_WHAT TO DO_.
1. From the text on China and Pakistan, transcribe the part starting at "Talking about the" and ending at "its nuclear weapons.".
2. In the text on China and Pakistan, in what year did China join the Non-Proliferation of Nuclear Weapons (NPT)?

Talking about the Sino-Pakistani nexus, he argued that the Chinese help of the Pakistani nuclear programme began in 1970 when it began sharing designs and helping in lock-stock-barrel. China joined the Non-Proliferation of Nuclear Weapons (NPT) in 1992 and changed the method in which they violated the established procedures. They created a nexus between Iran, Pakistan, and North Korea on developing nuclear warheads. China organised the transfer of information between the three countries and facilitated this network. There are UN reports on this and that were never worked on. They also helped canisterised Pakistan’s nuclear weapons and miniaturisation of its nuclear weapons.

The international community got smart after China’s NPT and chased away China from joining the MTCR, which led to the creation of the Iran-Pakistan-North Korea nexus. China begins from the land paradigm and takes them further beyond to the sea. They never use cartographic maps and resort to nothing that is based on cartography.

Questioning the business instinct and efficiency of China, Mitra argued that Chinese investment practices follow no established methods of economic practices. The name of OBOR changes more than the number of times Elizabeth Taylor changes husbands. China did not even think that the gas to be transferred over the Karakoram to China needs pressurisation and canisterization. Its economic practices do not make any economic sense. Infrastructure by itself does not produce economic growth. Most of the Chinese projects aren’t proving to be profiteering them. Even after the Hambantota project was defaulted and was taken over by the Chinese, it has not proved to be a major profit for China. It is still going in loss. This is why we see something happening in Pakistan. Pakistan’s elite is using every trick to prevent CPEC.

_DATA UNDER STUDY_.
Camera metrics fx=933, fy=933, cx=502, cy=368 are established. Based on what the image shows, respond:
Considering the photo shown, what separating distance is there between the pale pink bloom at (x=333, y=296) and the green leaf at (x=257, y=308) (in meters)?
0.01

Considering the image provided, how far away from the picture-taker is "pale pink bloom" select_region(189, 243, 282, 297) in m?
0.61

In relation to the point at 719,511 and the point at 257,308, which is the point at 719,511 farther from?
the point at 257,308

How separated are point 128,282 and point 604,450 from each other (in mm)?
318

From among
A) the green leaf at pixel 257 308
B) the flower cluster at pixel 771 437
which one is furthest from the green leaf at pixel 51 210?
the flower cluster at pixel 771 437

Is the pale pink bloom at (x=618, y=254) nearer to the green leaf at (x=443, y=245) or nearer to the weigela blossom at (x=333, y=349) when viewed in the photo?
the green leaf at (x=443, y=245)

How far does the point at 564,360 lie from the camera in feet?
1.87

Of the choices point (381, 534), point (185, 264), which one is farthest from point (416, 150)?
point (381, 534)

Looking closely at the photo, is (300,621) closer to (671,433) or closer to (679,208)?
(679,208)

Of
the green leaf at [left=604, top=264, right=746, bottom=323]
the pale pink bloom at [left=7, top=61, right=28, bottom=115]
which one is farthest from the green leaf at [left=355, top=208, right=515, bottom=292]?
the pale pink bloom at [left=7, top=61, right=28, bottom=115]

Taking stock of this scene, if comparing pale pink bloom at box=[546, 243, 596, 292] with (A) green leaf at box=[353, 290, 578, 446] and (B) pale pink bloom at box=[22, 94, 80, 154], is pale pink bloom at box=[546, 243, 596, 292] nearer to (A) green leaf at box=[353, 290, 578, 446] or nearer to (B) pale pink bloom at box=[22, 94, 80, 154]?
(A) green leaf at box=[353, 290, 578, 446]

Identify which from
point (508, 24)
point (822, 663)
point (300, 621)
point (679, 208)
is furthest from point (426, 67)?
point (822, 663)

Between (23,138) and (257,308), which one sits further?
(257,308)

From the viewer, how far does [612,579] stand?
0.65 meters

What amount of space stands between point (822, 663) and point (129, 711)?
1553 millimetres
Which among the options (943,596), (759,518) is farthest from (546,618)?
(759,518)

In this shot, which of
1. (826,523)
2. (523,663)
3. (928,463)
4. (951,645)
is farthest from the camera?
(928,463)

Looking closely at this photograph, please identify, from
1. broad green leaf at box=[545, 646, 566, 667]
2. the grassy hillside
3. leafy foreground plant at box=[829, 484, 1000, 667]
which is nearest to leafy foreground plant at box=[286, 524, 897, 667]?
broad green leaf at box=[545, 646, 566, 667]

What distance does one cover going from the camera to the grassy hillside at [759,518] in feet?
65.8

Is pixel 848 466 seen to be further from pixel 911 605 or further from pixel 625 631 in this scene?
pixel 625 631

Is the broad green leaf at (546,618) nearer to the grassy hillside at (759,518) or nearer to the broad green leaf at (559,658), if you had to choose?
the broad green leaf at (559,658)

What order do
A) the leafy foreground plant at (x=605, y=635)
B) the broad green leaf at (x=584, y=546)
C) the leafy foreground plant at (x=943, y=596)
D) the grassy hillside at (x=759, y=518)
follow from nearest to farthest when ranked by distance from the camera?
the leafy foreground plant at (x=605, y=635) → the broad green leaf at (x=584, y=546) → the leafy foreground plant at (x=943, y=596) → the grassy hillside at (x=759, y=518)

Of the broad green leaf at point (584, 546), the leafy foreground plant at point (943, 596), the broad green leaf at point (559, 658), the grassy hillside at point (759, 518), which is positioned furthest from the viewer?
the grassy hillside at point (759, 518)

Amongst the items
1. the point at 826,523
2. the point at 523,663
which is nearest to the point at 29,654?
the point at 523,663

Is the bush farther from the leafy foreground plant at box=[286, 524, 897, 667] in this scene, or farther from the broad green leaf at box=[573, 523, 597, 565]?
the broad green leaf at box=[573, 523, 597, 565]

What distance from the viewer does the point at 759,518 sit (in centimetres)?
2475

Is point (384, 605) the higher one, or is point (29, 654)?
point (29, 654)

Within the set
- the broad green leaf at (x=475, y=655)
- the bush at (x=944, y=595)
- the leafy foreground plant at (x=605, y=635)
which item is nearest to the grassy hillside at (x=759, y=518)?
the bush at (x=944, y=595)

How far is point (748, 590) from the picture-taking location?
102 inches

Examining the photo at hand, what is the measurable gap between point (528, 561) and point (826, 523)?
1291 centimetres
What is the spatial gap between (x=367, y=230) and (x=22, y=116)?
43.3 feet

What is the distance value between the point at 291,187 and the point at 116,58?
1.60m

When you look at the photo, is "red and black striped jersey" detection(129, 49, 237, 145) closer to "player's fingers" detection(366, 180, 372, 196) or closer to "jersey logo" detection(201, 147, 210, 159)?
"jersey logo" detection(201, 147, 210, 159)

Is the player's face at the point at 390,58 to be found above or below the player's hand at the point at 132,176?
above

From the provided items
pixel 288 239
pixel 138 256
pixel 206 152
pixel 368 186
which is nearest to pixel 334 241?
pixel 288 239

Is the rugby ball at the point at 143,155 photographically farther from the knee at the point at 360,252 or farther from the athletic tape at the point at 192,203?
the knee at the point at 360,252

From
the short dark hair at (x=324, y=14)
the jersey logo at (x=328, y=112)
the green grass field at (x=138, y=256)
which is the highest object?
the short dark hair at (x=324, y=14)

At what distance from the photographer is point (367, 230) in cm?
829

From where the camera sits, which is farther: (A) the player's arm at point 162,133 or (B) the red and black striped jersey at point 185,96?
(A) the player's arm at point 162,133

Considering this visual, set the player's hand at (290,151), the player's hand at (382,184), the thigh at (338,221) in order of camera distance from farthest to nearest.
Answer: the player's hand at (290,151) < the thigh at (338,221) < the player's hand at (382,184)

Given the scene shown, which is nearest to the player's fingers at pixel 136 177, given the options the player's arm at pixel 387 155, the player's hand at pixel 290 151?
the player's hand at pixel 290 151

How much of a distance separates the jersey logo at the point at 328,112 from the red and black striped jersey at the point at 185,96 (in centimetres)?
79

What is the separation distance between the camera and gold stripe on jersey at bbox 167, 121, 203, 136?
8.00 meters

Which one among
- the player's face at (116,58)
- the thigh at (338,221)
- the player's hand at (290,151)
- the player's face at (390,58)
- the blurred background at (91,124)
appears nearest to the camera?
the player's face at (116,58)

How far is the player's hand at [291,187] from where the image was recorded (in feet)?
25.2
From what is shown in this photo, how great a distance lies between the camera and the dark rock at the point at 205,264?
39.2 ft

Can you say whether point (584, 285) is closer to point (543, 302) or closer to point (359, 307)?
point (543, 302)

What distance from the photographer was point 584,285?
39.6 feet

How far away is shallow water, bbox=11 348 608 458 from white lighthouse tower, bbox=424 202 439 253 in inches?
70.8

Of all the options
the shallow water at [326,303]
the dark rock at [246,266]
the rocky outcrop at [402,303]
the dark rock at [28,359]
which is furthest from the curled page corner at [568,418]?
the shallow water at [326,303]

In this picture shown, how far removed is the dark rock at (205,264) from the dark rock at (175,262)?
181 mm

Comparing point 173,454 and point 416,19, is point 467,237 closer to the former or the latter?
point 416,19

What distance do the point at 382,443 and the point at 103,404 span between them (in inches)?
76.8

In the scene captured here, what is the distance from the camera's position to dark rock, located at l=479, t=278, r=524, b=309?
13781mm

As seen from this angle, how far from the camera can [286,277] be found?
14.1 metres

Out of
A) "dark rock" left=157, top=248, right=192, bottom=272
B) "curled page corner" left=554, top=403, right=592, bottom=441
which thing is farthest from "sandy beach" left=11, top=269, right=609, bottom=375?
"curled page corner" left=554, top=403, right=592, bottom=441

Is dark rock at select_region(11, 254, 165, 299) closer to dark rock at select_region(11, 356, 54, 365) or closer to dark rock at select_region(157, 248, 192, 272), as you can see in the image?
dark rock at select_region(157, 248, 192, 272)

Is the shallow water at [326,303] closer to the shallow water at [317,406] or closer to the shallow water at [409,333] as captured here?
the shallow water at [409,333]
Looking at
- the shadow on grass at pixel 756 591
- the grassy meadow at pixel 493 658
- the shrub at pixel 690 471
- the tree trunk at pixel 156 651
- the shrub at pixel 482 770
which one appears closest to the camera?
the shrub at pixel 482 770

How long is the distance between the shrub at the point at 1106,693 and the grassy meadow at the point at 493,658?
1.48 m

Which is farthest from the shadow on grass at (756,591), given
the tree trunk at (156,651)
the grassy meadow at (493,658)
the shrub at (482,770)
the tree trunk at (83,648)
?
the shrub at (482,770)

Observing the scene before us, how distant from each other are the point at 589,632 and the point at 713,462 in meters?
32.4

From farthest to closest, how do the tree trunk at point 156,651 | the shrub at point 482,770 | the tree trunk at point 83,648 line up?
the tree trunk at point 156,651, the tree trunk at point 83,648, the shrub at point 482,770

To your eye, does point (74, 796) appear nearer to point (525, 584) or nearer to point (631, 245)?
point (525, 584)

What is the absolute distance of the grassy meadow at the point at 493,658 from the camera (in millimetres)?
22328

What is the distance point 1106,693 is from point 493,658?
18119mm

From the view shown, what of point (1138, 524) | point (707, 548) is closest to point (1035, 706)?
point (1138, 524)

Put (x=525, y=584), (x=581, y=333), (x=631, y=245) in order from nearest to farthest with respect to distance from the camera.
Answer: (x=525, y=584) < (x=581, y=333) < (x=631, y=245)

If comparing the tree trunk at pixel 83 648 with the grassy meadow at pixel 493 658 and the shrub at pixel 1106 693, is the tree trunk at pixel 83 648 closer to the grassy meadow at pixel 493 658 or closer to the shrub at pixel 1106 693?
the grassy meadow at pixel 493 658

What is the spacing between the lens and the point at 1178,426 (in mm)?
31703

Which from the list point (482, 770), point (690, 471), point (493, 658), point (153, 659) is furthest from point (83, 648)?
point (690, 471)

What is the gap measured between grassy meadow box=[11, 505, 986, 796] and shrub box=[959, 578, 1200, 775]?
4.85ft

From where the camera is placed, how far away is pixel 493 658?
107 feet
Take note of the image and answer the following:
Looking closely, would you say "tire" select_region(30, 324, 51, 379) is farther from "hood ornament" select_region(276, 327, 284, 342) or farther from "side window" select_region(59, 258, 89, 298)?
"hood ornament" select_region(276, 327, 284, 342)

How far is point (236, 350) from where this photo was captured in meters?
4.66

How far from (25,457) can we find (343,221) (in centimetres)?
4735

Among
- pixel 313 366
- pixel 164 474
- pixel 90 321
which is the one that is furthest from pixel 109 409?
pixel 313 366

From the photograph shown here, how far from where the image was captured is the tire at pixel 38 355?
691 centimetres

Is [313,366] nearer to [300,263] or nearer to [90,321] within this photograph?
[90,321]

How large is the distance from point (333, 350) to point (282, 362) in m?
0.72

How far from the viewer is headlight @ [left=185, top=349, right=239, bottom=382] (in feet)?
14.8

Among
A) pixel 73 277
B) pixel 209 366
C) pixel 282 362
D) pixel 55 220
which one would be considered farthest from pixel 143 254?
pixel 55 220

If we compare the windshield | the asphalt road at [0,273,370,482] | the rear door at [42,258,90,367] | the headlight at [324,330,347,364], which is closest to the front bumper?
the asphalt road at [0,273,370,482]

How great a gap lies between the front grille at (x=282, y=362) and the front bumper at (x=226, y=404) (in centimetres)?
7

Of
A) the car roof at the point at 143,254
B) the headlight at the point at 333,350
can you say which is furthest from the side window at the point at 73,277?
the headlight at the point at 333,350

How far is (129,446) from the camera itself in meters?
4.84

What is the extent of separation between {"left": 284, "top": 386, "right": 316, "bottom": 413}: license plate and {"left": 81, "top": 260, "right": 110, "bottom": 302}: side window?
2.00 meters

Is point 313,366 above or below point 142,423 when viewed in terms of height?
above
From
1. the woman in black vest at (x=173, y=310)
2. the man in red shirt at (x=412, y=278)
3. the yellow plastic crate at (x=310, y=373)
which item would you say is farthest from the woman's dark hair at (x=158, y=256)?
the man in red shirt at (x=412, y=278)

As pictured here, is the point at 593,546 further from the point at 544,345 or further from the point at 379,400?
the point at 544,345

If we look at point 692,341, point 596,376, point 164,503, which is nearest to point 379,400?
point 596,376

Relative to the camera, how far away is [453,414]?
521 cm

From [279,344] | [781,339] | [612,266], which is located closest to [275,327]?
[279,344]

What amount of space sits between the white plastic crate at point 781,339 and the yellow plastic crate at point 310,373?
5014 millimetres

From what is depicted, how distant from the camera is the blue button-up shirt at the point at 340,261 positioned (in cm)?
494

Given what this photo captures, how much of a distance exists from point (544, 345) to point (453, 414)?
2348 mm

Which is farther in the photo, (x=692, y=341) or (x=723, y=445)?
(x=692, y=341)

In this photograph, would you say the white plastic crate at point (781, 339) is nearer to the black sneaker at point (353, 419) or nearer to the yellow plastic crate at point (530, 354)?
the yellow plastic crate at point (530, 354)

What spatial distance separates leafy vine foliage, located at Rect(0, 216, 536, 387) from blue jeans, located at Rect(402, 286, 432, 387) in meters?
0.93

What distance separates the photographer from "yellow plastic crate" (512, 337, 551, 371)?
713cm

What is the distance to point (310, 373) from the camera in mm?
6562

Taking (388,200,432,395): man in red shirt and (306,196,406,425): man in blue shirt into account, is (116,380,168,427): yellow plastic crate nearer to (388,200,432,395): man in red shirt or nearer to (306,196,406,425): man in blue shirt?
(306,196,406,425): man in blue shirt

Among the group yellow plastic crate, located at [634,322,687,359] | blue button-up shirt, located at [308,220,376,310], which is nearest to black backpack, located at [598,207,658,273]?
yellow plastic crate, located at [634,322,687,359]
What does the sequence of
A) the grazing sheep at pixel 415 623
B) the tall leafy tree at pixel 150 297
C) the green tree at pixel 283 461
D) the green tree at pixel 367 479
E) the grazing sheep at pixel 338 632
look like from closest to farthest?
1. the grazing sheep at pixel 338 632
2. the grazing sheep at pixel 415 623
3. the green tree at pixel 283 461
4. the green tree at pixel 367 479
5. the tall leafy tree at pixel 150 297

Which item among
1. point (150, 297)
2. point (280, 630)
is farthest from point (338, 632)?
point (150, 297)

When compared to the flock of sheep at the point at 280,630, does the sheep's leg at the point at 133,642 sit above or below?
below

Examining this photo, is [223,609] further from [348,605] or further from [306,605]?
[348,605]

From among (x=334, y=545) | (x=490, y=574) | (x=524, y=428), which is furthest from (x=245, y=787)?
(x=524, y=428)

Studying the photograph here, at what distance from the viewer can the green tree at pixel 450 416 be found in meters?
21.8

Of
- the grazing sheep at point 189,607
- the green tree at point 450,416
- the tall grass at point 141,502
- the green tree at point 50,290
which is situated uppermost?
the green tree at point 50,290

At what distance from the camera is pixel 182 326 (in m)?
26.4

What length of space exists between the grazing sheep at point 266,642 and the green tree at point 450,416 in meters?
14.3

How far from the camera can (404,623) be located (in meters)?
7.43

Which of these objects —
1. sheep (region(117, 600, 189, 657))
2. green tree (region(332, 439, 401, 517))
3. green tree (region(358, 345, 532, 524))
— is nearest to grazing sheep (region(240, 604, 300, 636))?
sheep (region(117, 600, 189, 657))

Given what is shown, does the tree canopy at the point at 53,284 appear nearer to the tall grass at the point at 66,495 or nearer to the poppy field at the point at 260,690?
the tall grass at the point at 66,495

_ANSWERS IN ORDER_.
1.
Talking about the Sino-Pakistani nexus, he argued that the Chinese help of the Pakistani nuclear programme began in 1970 when it began sharing designs and helping in lock-stock-barrel. China joined the Non-Proliferation of Nuclear Weapons (NPT) in 1992 and changed the method in which they violated the established procedures. They created a nexus between Iran, Pakistan, and North Korea on developing nuclear warheads. China organised the transfer of information between the three countries and facilitated this network. There are UN reports on this and that were never worked on. They also helped canisterised Pakistan’s nuclear weapons and miniaturisation of its nuclear weapons.

2. 1992